Hamilton was the Rangers' designated hitter during their three-game series against the White Sox this week. At some point this coming weekend, Hamilton will return to the outfield during a three-game series with the Royals.
The Rangers' medical staff wanted Hamilton to play a few games at designated hitter before he went back to the outfield. Saturday would be the earliest he starts in the outfield. Then he'll start making people nervous with his all-out defensive style, which mirrors his baserunning.
"The wall is the biggest thing," Hamilton said. "The doctors feel my bone is healed enough where I can dive after balls. The only thing to worry about is landing in the exact same position, hitting it the same way and re-breaking it. What are the chances of that happening? I guess it could happen, but what are the chances?"
With Hamilton? Who knows? Two years ago he hit two straight foul balls on consecutive pitches into the stands, and they were caught by the same young fan. What are the chances of that?
But Hamilton is a premium defensive outfielder. The Rangers want him back in the field when he's ready -- and without conditions or limitations.
"Nobody has told me anything about what they expect from me or what they want me to do except just play baseball," Hamilton said.
That comes from Rangers manager Ron Washington, who said he does not fret about what might happen to Hamilton on the field. The Rangers know Hamilton's value as a player but also recognize the necessity of going all-out on every play.

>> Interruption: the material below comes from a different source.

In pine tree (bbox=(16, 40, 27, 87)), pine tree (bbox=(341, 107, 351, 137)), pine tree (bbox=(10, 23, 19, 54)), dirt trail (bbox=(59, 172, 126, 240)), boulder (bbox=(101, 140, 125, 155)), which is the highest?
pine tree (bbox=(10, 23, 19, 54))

"I tell him, 'Don't dive into first base,' but, other than that, I don't tell him much about anything," Washington said. "When we work on sliding practice, we don't work on sliding head first. But when a guy gets on base, I can't yell, 'Hey, if you're going to steal, don't fly in head first.' That's on them.
"I can't control them when they are out there between the lines and have no intention of doing that."
Which is the way Hamilton wants it.
"It's good to have a manager say that," Hamilton said. "That's what I've done my whole life. It shouldn't be an issue. It has never been an issue. I got drafted doing it this way and did it this way in the Minor Leagues. It's the way I have done it my whole life."